I- Resmi belgede sahtecilik, katılanlar T. Garanti Bankası A.Ş., Akbank T.A.Ş. ve Türk Ekonomi Bankası A.Ş.’ye yönelik sahte üretilen banka veya kredi kartının kötüye kullanılması ve katılan ...’a yönelik nitelikli dolandırıcılık suçundan kurulan hükümlere ilişkin temyiz incelemesinde;
Sanığın, başkasına ait kimlik bilgilerini kullanarak, katılanlar T. Garanti Bankası A.Ş., Akbank T.A.Ş. ve Türk Ekonomi Bankası A.Ş.’ye müracaat ederek sahte banka ve kredi kartı çıkartıp harcama yapmaktan ibaret eylemlerinin TCK.nun 245/2. ve 245/3. maddelerine uyan suçları oluşturduğu gözetilmeden, tek suç kabulü ile yazılı şekilde hüküm kurulması karşı temyiz bulunmadığından; TCK.nun 245/3. maddesi uyarınca temel ceza tayin olunurken hapis cezası alt sınırdan tayin olunduğu halde, aynı gerekçeyle adli para cezasına esas alınan birim gün sayısının alt sınırdan uzaklaşılarak belirlenmesi suretiyle çelişkiye neden olunması isabetsiz ise de, Yargıtay Ceza Genel Kurulu’nun 04.03.2008 gün ve 47/43 sayılı kararında açıklandığı üzere, yukarıda eleştiri konusu yapılan ve sanığın gerçekte alması gereken ceza miktarından daha az bir ceza almasına yol açan mahkeme uygulamasının sanık lehine olması nedeniyle bu yanılgılı uygulamada yapılan hatadan ötürü ikinci kez atıfet sağlayacak şekilde bozma yapılmasının adalet ve hakkaniyete uygun olmayacağı anlaşıldığından; dolandırıcılık suçuna ilişkin olarak ise 5237 sayılı TCK.nun 158/1-son maddesi uyarınca aynı Yasanın 158/1-f maddesinde sayılan hallerde hapis cezası yanında hükmolunan temel gün adli para cezası, suçtan elde edilen haksız menfaatin iki katından az olmayacak şekilde belirlenip, bu miktar üzerinden arttırma ve eksiltmeler yapıldıktan sonra ortaya çıkacak sonuç gün sayısı ile bir gün karşılığı aynı Kanunun 52. maddesi uyarınca takdir olunacak miktarın çarpılması neticesinde sonuç adli para cezasının belirlenmesi gerektiğinin gözetilmemesi aleyhe temyiz olmadığından bozma nedeni yapılmamıştır.

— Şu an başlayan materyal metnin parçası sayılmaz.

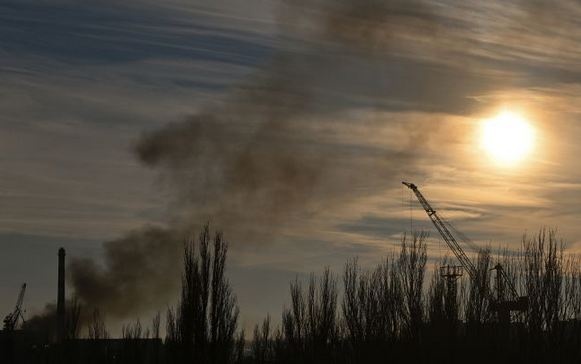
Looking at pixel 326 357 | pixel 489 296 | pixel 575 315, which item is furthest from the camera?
pixel 326 357

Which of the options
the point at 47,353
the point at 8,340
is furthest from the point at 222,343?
Result: the point at 8,340

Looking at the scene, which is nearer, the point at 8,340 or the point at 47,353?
the point at 47,353

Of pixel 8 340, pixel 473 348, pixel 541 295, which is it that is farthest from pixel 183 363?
pixel 8 340

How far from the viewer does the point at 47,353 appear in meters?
71.9

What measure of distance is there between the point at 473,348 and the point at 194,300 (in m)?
12.0

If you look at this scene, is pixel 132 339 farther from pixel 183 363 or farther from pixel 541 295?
pixel 541 295

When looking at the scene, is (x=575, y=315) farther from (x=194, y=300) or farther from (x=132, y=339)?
(x=132, y=339)

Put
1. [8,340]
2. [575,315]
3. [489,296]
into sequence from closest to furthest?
[575,315] < [489,296] < [8,340]

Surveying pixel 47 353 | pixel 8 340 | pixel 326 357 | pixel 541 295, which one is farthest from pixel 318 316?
pixel 8 340

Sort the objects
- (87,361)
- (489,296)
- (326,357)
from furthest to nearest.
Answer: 1. (87,361)
2. (326,357)
3. (489,296)

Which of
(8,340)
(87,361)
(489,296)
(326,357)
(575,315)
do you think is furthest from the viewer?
(8,340)

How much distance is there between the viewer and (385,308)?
166 feet

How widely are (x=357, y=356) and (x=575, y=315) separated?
35.6ft

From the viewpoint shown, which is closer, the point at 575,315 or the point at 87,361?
the point at 575,315
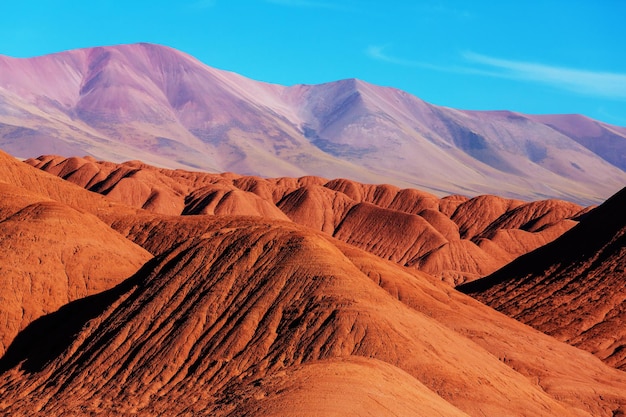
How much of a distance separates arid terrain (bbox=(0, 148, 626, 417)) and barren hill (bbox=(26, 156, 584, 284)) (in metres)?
53.0

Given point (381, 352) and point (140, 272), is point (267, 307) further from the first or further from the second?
point (140, 272)

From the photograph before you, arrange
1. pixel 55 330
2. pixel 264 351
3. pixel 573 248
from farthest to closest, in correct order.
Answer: pixel 573 248 → pixel 55 330 → pixel 264 351

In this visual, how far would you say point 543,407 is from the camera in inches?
1788

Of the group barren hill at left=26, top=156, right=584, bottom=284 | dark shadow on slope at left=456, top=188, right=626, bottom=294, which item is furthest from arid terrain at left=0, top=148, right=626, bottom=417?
barren hill at left=26, top=156, right=584, bottom=284

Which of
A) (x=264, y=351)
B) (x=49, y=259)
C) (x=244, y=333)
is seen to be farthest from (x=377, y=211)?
(x=264, y=351)

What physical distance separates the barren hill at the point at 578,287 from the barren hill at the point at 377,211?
928 inches

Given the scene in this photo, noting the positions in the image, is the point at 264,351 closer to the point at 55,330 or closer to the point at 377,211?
the point at 55,330

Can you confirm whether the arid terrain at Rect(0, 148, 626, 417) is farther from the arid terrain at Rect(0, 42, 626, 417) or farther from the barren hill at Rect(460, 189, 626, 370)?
the barren hill at Rect(460, 189, 626, 370)

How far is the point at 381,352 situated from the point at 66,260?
76.7 ft

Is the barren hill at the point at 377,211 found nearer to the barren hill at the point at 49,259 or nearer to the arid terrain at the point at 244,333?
the arid terrain at the point at 244,333

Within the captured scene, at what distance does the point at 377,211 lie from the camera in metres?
149

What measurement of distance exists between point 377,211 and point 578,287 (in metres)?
67.2

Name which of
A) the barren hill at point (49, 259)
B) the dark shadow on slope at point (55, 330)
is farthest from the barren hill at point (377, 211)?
the dark shadow on slope at point (55, 330)

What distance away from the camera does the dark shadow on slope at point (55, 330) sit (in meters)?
50.5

Yapılan yargılamaya, dosya içeriğine, toplanıp karar yerinde gösterilen ve değerlendirilen delillere, oluşa ve mahkemenin soruşturma sonucunda oluşan inanç ve takdirine, hukuka uygun, yasal ve yeterli olarak açıklanan gerekçeye göre Cumhuriyet Savcısının suçun vasfına, sanık müdafinin ise suçun unsurlarının oluşmadığına yönelik temyiz itirazları yerinde görülmediğinden reddiyle hükümlerin ONANMASINA,
II- Katılan ... ve Kredi Bankası A.Ş.’ye yönelik sahte üretilen banka kartının kötüye kullanılması suçundan kurulan hüküme ilişkin temyiz incelemesinde;
Mağdur ... adına düzenlenmiş Yapı ve Kredi Bankasına ait 4943 1410 6802 8442 numaralı banka kartına ilişkin harcama detaylarının dosya kapsamında bulunmadığı anlaşılmakla, suça konu banka kartına ilişkin harcama detayları getirtilip, sanığın başkasına ait kimlik bilgilerini kullanarak, katılan ... ve Kredi Bankası A.Ş.’ye müracaat etmesi sonucu düzenlenen sahte banka kartını kabul etmesi eyleminin TCK.nun 245/2., bu banka kartını kullanarak kendisine ve başkasına yarar sağladığının tespiti halinde ise ayrıca aynı Yasanın 245/3. maddesinde düzenlenen suçları oluşturacağı hususu da gözetilerek sonucuna göre sanığın, hukuki durumunun takdir ve tayini gerektiği gözetilmeden eksik araştırma ile yazılı şekilde karar verilmesi,
Yasaya aykırı, sanık müdafinin temyiz itirazları bu itibarla yerinde görülmüş olduğundan hükmün bu sebepten dolayı 5320 sayılı Yasanın 8/1. maddesi gereğince uygulanması gereken CMUK.nun 321. ve 326/son maddeleri uyarınca BOZULMASINA, 09.10.2017 gününde oybirliğiyle karar verildi.